It’s no secret the mullahs controlling the Iranian regime despise any form of dissent, especially anything that could be construed as homegrown. While the mullahs try to brush off criticism from the international community, it’s harder to turn a blind eye when their fellow Iranians are the ones leading the protests.
A proverbial thorn in their side has been the Iranian diaspora made up of exiled and expatriate Iranians living around the world. Many were initially stranded outside of Iran when the Islamic revolution swept through Iran, while others have fled the regime’s extremism over the years.
That diaspora consists of nearly five million Iranians living abroad and large numbers of them actively participate in a variety of human rights and dissident groups dedicated to improving conditions within Iran or peacefully working for regime change or at least better human rights and religious freedoms.
One of the largest and longest active dissident groups has been the Mujahedeen-e-Khalq (MEK) which has earned him top honors on the mullahs’ hit list of most wanted. It has received special attention from the regime, including its infamous Ministry of Intelligence and Security (MOIS) which has waged a decades-long campaign aimed at disinformation, slander and even organizing attacks against MEK members.
Those past attacks have included strikes against refugee camps for Iranians who fled Iran, many of them MEK members. The Iranian regime, working with Shiite militia allies in Iraq, staged frequent attacks at these camps where the residents were unarmed, slaughtering scores of them.
The MEK has continued to be a sore point for the regime by uncovering all sorts of secrets in Iran, including the clandestine nuclear program that soon became the focal point of international sanctions.

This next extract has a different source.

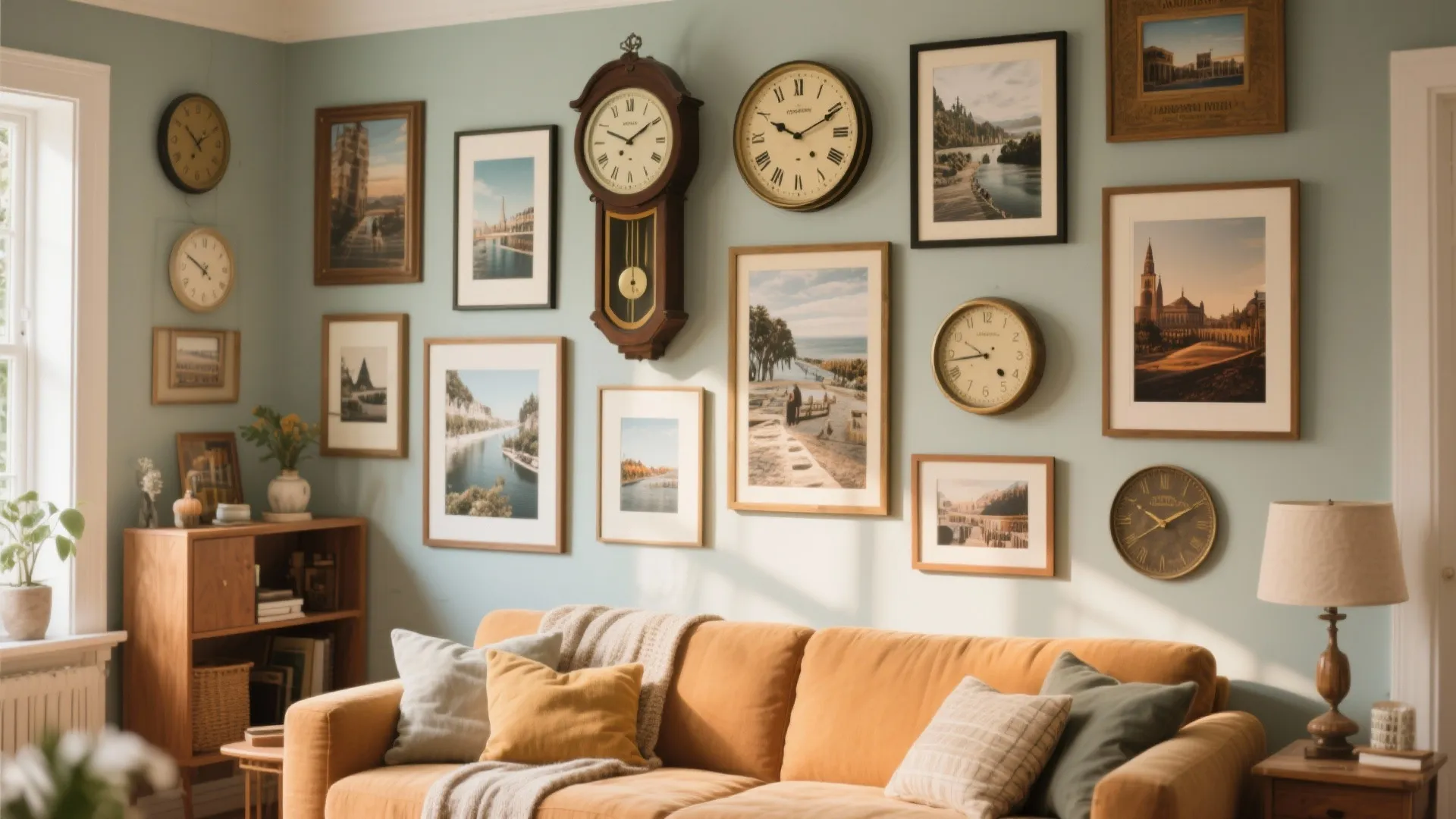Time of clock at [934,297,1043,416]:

The dissident group has also provided one of the few reliable channels to the outside world of what is going on inside the closed of Islamic state, including photos, videos, and testimonials of public executions, abuse of women and mistreatment of ethnic and religious minorities.
The regime has not been able to shake these dissident groups off of itself no matter how hard it tries to kill off its detractors, but most of these efforts have been focused on attacks in distant places, cyberspace and in the arena of public opinion.
Recently the Iranian regime sanctioned what may be its most brazen effort yet in planning to bomb an annual gathering of Iranian dissident groups including the MEK a massive rally outside of Paris with scores of distinguished luminaries in attendance, including former New York Mayor Rudy Giuliani, who now serves as President Donald Trump’s personal attorney.
Assadollah Assadi, a Vienna-based Iranian diplomat, was suspected of contracting a couple in Belgium to attack the according to German federal prosecutors.
He allegedly gave the Antwerp-based couple a device containing 500 grams of the explosive TATP during a meeting in Luxembourg in late June, prosecutors said in a written statement.
Assadi was detained earlier this month near the German city of Aschaffenburg on a European warrant after the couple with Iranian roots was stopped in Belgium and authorities reported finding powerful explosives in their car.
In their statement, German prosecutors allege that Assadi, who has been registered as a diplomat at the Iranian Embassy in Vienna since 2014, was a member of MOIS, whose tasks “primarily include the intensive observation and combatting of opposition groups inside and outside of Iran.”
U.S. Secretary of State Mike Pompeo accused Iran of using its embassies to plot extremist attacks in Europe and warned Tehran that its actions have “a real high cost” after it threatened to disrupt Mideast oil supplies.
“Just this past week there were Iranians arrested in Europe who were preparing to conduct a terror plot in Paris, France. We have seen this malign behavior in Europe,” Pompeo said in an interview with Sky News Arabia.
The extent of the bomb plot and the potential to kill and maim so many non-Iranian dignitaries and journalists attending the gathering demonstrates how desperate the regime has grown as it faces unrelenting pressures at home and abroad with massive protests and demonstrations over a spiraling economy and renewed economic sanctions by the Trump administration.
The National Council of Resistance of Iran, an Iranian dissident umbrella group that sponsored the Paris gathering, quoted its intelligence sources inside the country as saying that Iran’s top mullah, Ali Khamenei, and President Hassan Rouhani approved the bombing plan.
“In Belgium, it is more probable that Assadi will face justice and has to answer all sorts of questions and does not have any diplomatic immunity,” said Shahin Gobadi, a MEK spokesman.
The MEK intelligence report said the Paris attack was approved months ago by every lever of Iranian power, from the supreme leader to the foreign and intelligence ministries to the powerful Islamic Revolutionary Guard Corps.
The report said Assadi’s cover was as a counselor. In fact, he is the MOIS station chief in Vienna and the ministry’s coordinator for other stations in Europe.
“His main task was espionage and conspiracy against the [MEK], and he has been traveling to various European countries in this regard,” the report said.
The level of hubris it takes for the Iranian regime to stage an attack on French soil at an event with a global television audience makes it a worthy parent to terrorist groups such as ISIS and Al-Qaeda.
It may be high time for the mullahs to pay a heavy price for sanctioning such an act of terror.